Why Realtime Database differs from Firestore in Firebase - Performance Analysis
We want to understand how the speed of data operations changes when using Realtime Database versus Firestore.
How does the number of operations grow as we work with more data?
Analyze the time complexity of reading multiple records from each database.
// Realtime Database
const ref = firebase.database().ref('items');
ref.once('value').then(snapshot => {
snapshot.forEach(child => {
console.log(child.key, child.val());
});
});
// Firestore
const collection = firebase.firestore().collection('items');
collection.get().then(querySnapshot => {
querySnapshot.forEach(doc => {
console.log(doc.id, doc.data());
});
});
This code reads all items from a list in each database and logs their data.
Look at what happens repeatedly when reading data.
- Primary operation: Processing each item's data.
- How many times: Once per item in the list.
As the number of items grows, the number of operations grows too.
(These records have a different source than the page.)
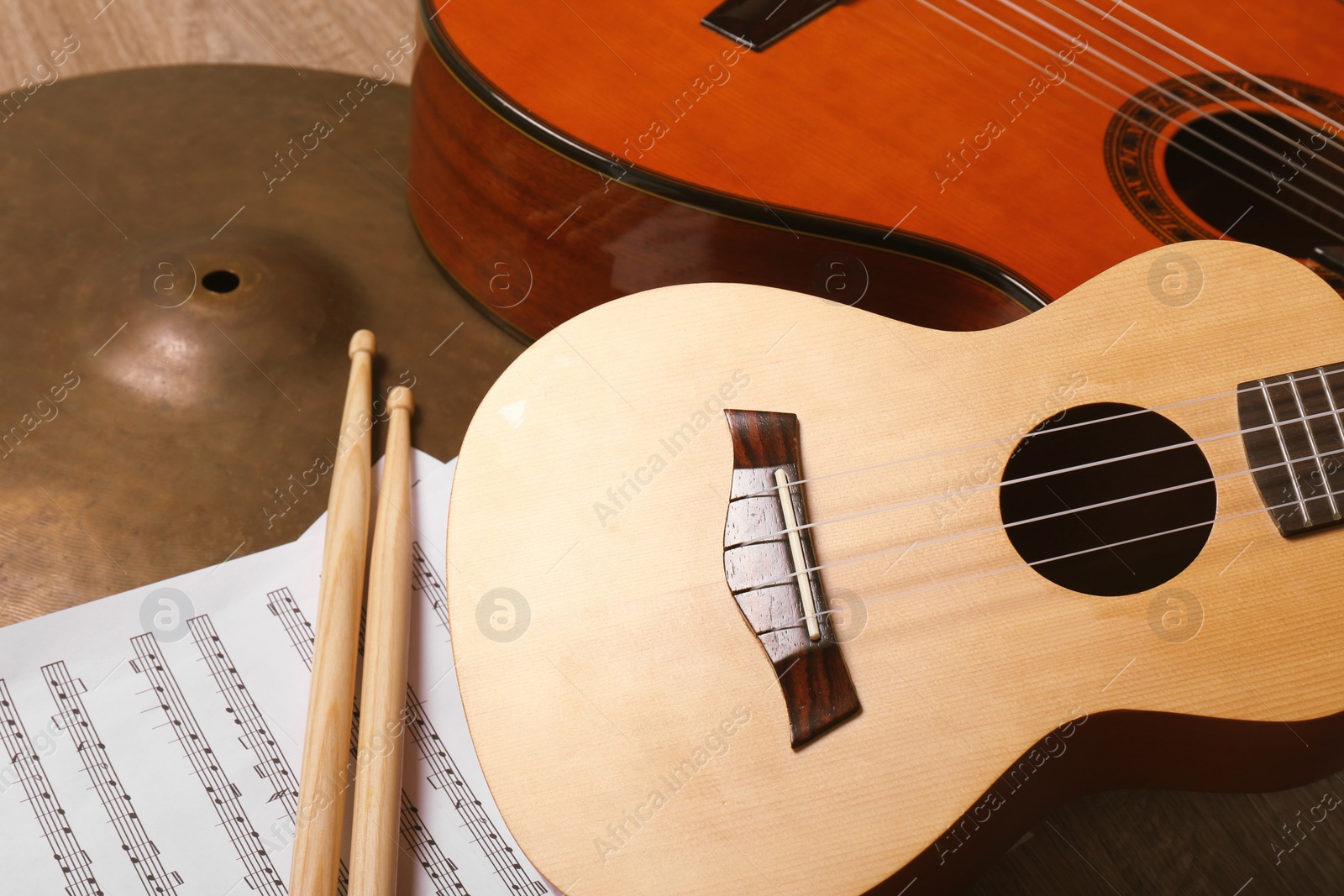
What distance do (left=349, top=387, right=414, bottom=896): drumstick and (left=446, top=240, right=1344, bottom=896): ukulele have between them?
129 millimetres

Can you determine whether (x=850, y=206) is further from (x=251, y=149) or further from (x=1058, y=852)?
(x=251, y=149)

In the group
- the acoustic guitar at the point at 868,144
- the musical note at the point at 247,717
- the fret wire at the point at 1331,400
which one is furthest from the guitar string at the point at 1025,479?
the musical note at the point at 247,717

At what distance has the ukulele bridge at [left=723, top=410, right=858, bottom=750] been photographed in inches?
22.5

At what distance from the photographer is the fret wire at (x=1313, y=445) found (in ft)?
2.03

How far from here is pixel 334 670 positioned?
0.70 meters

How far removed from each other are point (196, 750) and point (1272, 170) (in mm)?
1055

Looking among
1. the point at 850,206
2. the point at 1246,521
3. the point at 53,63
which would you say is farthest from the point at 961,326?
the point at 53,63

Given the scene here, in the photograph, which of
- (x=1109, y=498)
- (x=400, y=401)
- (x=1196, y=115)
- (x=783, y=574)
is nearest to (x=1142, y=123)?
(x=1196, y=115)

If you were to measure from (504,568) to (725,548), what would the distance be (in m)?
0.14

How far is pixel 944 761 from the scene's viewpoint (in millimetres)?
566

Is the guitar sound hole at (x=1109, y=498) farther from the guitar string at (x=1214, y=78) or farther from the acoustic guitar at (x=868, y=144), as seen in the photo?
the guitar string at (x=1214, y=78)

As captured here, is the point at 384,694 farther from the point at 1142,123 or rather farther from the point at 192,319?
the point at 1142,123

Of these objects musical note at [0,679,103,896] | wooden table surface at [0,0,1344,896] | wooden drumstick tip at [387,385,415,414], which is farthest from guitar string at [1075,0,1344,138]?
musical note at [0,679,103,896]

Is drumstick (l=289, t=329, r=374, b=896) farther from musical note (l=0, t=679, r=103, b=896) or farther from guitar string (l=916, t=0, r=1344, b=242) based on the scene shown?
guitar string (l=916, t=0, r=1344, b=242)
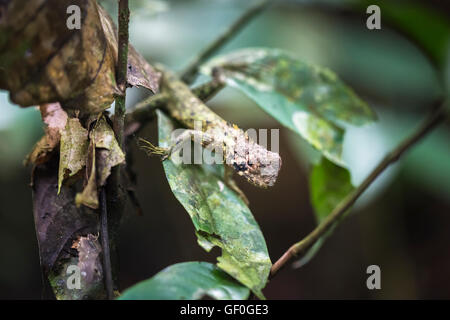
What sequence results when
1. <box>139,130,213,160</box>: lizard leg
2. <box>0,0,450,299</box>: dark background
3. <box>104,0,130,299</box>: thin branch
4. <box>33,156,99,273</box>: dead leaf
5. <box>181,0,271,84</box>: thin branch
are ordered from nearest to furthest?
<box>104,0,130,299</box>: thin branch, <box>33,156,99,273</box>: dead leaf, <box>139,130,213,160</box>: lizard leg, <box>181,0,271,84</box>: thin branch, <box>0,0,450,299</box>: dark background

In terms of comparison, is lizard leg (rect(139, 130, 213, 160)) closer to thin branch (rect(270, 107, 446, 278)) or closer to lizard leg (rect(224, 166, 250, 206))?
lizard leg (rect(224, 166, 250, 206))

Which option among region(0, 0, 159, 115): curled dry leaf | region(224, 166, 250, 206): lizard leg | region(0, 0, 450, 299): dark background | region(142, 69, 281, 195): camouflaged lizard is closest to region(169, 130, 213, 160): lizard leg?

| Input Size (n) | Approx. Operations |
|---|---|
| 10 | About 10 operations |
| 100 | About 100 operations |
| 1000 | About 1000 operations |
Each item requires a separate operation, so the work grows directly with the number of items.
Time Complexity: O(n)
This means the time to read all items grows in a straight line as the number of items increases.
[X] Wrong: "Fetching data from Firestore or Realtime Database always takes the same time no matter how many items there are."
[OK] Correct: Each item requires a separate operation, so more items mean more work and longer time.
Understanding how data operations scale helps you design apps that stay fast as they grow. This skill shows you can think about real-world app performance.
What if we used queries to limit the number of items fetched? How would that change the time complexity?